If you skip the fine-print, you’ll miss that the “reuse” option for sockets does not actually allow two apps to listen on the same port. What is most likely to happen, is one app will get the packets and the other will think it’s listening, but nothing will ever talk to it. Officially the functionality is undeterministic. You can’t use the SO_REUSEADDR option for anything meaningful. What do now?

Image result for what do now?

My third mistake:

I read that there was an exception to the rule. I could get multiple apps to listen on the same UDP port, AND have all the apps receive all the packets…. all I had to do was join a multicast group. I spent another 24-hours trying to get this working…. but it didn’t really. I’m not sure I trust multicast really. I’m not sure what went wrong, but I feel like my network of wireless routers, switches, and virtual machines dropped the ball somewhere. I wouldn’t do multicast unless you had 100% faith in every router and switch in the world to implement multicast functionality 100% correctly… and/or you have a backup mechanism for when multicast fails. Multicast is intended primarily to save bandwidth for things like TV broadcasts when it works, but if it doesn’t work, I think you still need a non-multicast solution. Multicast is NOT intended for device discovery broadcasts. DHCP and ARP are the most common discovery mechanisms, and they function without multicast… I eventually had to conclude that I was barking up the wrong tree.

My final solution:

I finally got it all working with vanilla UDP, however, I learned to obey a few rules/design concepts.
1) TWO UDP listeners are required.

One listener listens on the main port “1212” and shares the socket with any other running apps listening on 1212 on that computer. Even if we can’t be sure the messages will not be sent to another app , this is okay. I’ll explain this a bit later.
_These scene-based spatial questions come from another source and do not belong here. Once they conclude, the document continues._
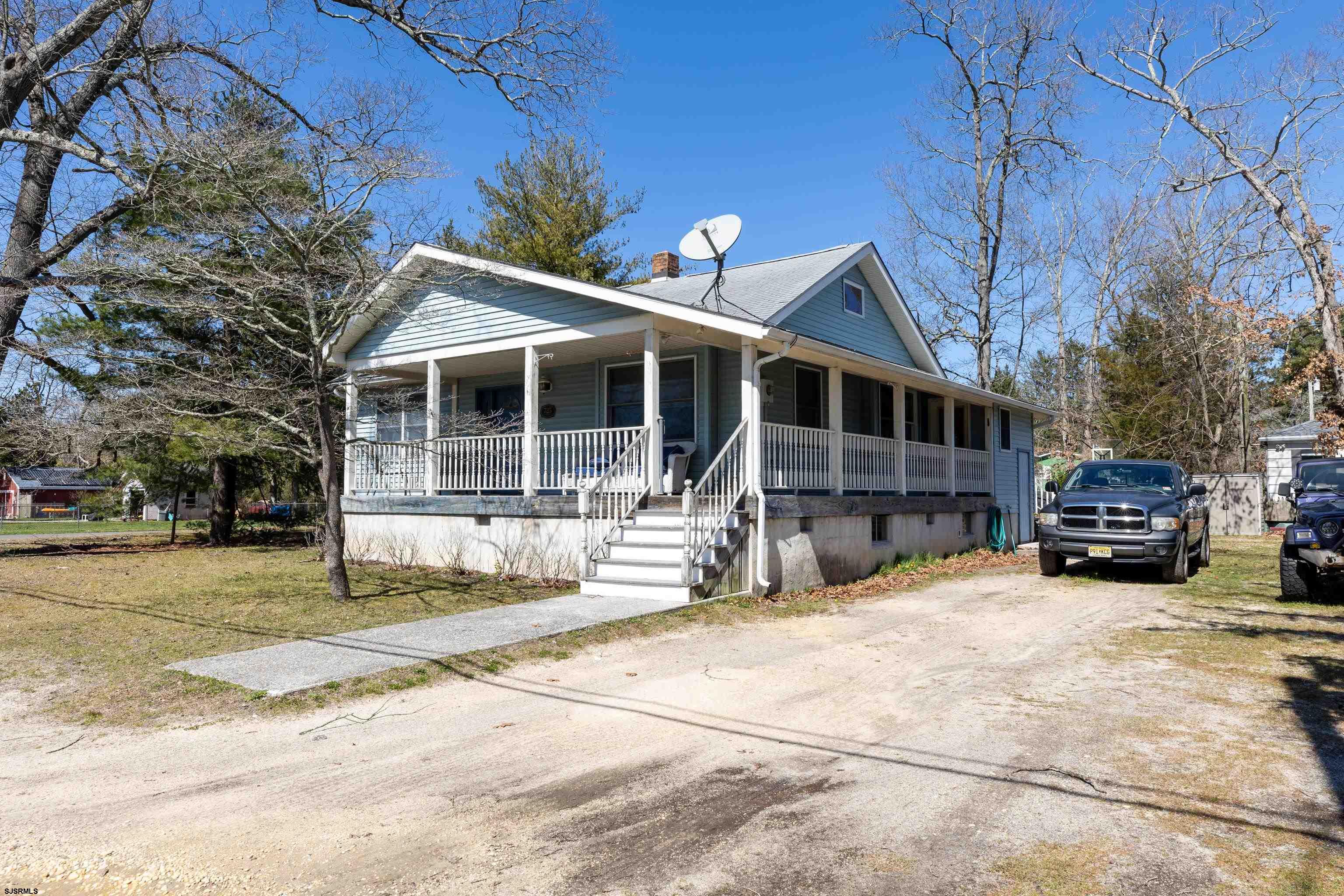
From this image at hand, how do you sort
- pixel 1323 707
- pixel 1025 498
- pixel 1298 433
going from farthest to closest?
pixel 1298 433 < pixel 1025 498 < pixel 1323 707

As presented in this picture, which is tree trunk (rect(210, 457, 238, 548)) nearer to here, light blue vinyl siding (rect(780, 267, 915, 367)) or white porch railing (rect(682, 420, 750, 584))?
white porch railing (rect(682, 420, 750, 584))

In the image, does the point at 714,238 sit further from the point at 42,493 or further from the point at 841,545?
the point at 42,493

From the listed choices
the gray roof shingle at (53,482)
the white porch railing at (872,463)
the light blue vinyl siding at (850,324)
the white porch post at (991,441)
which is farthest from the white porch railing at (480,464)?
the gray roof shingle at (53,482)

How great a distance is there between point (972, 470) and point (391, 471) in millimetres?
12781

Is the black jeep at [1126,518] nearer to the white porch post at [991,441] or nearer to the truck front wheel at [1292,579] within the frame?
the truck front wheel at [1292,579]

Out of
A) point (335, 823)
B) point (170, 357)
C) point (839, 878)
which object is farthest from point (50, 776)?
point (170, 357)

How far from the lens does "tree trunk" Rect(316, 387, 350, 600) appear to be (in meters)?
10.0

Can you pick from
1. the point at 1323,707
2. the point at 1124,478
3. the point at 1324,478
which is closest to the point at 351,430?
the point at 1124,478

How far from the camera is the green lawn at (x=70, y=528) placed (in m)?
30.0

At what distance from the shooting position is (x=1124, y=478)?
13.3 m

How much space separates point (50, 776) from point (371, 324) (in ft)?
42.0

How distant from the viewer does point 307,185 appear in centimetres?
1101

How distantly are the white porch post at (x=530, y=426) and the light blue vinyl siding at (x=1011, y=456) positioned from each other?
11.8 m

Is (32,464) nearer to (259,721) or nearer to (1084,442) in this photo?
(259,721)
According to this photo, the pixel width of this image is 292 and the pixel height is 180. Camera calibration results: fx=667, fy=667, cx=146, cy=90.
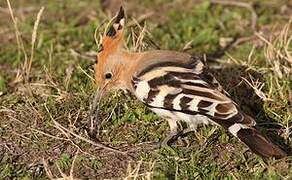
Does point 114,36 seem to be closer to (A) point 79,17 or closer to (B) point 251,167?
(B) point 251,167

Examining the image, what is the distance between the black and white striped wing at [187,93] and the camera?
3.72 meters

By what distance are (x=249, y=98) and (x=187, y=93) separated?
93cm

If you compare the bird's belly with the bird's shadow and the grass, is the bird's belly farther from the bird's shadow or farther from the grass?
the bird's shadow

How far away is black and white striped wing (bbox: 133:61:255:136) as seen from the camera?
3717 mm

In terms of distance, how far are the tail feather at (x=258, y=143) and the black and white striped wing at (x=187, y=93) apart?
4 cm

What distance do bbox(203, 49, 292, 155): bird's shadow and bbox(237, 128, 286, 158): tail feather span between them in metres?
0.24

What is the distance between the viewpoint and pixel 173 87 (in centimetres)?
382

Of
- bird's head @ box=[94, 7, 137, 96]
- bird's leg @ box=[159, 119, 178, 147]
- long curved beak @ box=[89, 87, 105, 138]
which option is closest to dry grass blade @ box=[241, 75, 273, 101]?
bird's leg @ box=[159, 119, 178, 147]

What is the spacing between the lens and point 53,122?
13.9 ft

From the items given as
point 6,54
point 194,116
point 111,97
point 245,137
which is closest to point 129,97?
point 111,97

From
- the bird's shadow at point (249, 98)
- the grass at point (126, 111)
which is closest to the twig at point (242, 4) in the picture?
the grass at point (126, 111)

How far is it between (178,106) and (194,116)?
14 centimetres

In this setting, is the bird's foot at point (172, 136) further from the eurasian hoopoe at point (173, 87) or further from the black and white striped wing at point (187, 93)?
the black and white striped wing at point (187, 93)

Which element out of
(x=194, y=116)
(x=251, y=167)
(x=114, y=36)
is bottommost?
(x=251, y=167)
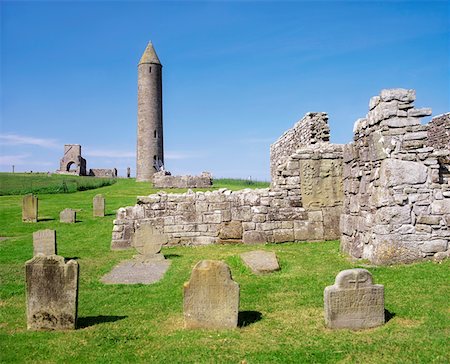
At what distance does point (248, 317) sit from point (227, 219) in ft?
23.8

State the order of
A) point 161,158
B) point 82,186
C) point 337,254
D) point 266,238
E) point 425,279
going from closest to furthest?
point 425,279 < point 337,254 < point 266,238 < point 82,186 < point 161,158

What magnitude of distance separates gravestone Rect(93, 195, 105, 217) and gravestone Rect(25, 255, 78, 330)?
15173 mm

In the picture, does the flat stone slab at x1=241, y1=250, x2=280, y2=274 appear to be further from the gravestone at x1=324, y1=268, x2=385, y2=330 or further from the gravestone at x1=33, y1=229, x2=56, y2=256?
the gravestone at x1=33, y1=229, x2=56, y2=256

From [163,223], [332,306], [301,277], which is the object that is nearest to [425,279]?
[301,277]

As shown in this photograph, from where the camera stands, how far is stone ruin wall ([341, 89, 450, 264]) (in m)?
9.41

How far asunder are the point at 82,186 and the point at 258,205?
27.5 m

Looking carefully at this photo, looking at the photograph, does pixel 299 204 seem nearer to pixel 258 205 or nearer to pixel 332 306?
pixel 258 205

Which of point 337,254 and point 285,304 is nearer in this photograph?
point 285,304

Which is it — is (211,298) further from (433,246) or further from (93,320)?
(433,246)

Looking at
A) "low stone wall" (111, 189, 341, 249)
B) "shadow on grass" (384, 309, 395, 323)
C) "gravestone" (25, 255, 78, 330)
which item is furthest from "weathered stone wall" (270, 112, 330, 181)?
"gravestone" (25, 255, 78, 330)

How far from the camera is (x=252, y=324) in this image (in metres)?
6.40

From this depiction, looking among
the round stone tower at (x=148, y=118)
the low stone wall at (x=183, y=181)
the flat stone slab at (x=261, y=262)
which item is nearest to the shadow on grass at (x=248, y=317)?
the flat stone slab at (x=261, y=262)

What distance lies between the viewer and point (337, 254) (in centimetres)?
1152

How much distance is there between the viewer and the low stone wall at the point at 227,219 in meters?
13.9
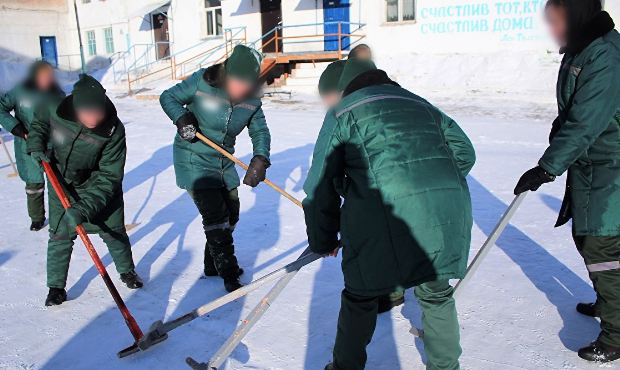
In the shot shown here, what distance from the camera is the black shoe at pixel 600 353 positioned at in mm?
2438

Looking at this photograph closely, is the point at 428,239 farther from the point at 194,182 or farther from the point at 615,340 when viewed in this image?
the point at 194,182

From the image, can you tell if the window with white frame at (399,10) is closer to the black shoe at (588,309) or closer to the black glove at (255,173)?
the black glove at (255,173)

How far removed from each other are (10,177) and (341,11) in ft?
42.9

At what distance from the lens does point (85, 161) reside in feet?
10.4

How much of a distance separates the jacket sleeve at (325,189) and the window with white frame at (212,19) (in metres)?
21.0

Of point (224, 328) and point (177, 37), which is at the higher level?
point (177, 37)

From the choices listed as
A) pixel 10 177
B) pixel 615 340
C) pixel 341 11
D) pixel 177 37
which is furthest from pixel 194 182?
pixel 177 37

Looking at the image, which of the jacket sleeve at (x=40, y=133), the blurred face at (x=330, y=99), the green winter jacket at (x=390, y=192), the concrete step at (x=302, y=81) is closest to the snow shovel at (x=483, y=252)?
the green winter jacket at (x=390, y=192)

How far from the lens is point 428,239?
1.93 m

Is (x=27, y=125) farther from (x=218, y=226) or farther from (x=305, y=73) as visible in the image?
(x=305, y=73)

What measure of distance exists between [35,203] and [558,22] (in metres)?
4.62

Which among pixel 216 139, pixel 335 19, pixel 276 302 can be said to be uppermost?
pixel 335 19

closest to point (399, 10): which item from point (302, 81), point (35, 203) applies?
point (302, 81)

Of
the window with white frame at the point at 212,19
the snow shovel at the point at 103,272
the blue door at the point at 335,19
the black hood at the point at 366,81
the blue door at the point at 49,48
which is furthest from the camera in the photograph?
the blue door at the point at 49,48
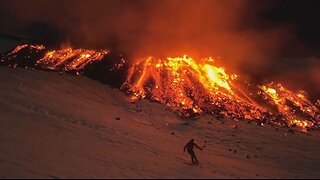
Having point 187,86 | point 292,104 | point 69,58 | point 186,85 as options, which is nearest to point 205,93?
point 187,86

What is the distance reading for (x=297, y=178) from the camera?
2770 cm

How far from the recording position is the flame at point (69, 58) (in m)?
52.3

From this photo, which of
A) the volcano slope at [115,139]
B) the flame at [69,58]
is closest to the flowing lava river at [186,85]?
the flame at [69,58]

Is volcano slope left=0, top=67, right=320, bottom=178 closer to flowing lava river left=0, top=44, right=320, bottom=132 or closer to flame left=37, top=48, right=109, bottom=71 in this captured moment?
flowing lava river left=0, top=44, right=320, bottom=132

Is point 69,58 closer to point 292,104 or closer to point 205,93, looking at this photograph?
point 205,93

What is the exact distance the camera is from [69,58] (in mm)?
54531

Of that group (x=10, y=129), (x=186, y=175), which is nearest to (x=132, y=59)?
(x=10, y=129)

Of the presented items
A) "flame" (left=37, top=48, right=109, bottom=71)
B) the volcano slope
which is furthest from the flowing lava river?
the volcano slope

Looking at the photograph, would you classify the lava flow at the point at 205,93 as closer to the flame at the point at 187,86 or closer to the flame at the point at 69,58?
the flame at the point at 187,86

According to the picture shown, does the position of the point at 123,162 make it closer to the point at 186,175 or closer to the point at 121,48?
the point at 186,175

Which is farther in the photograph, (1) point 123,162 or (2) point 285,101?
(2) point 285,101

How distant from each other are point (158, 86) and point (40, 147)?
78.2ft

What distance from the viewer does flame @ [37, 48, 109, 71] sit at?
172ft

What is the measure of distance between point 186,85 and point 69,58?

The second listener does not share it’s port, but binds to an “ephemeral” port (a random port assigned by the OS). The libraries I use pick an ephemeral port if you specify “0” for the port to bind to. I think most libraries are like this.

2) When sending messages out, use only the ephemeral listener.

This is the only port upon which you have a reasonable guarantee that you’ll get a reply. If I send out any messages over port 1212, the replies I get back might actually go to another app that I might not even realize is running.

3) Only one 1212 listener is required on the whole network, all others are optional

There only needs to be one computer/app on the whole network that successfully binds to port 1212. That computer will keep a list of everything it hears and then reply back to the other apps on the ephemeral ports with what it knows. The whole protocol consists entirely of two messages that I call “herro” and “wasup”.

A typical exchange
(note: the 5-digit numbers are ephemeral ports)
1212: The “master” port – there has to be at least one successful binding of this on the network
54321: The “master”‘s ephemeral port
12345: The “client”‘s ephemeral port

“herro” 12345->1212 — This means “I am looking for skills on the network”
“wasup” 54321->12345 — “I know of some skills here is my list or local and known remote skills”

With all the skills being periodically requested, refreshed, and expired, eventually all the 1212 listeners on the network will have the same skill list.

As you can see the last bit there is the part that required a little bit of thought. I hope that by offering this insight, someone else out there gets more sleep than I did last night. 😉 Happy coding!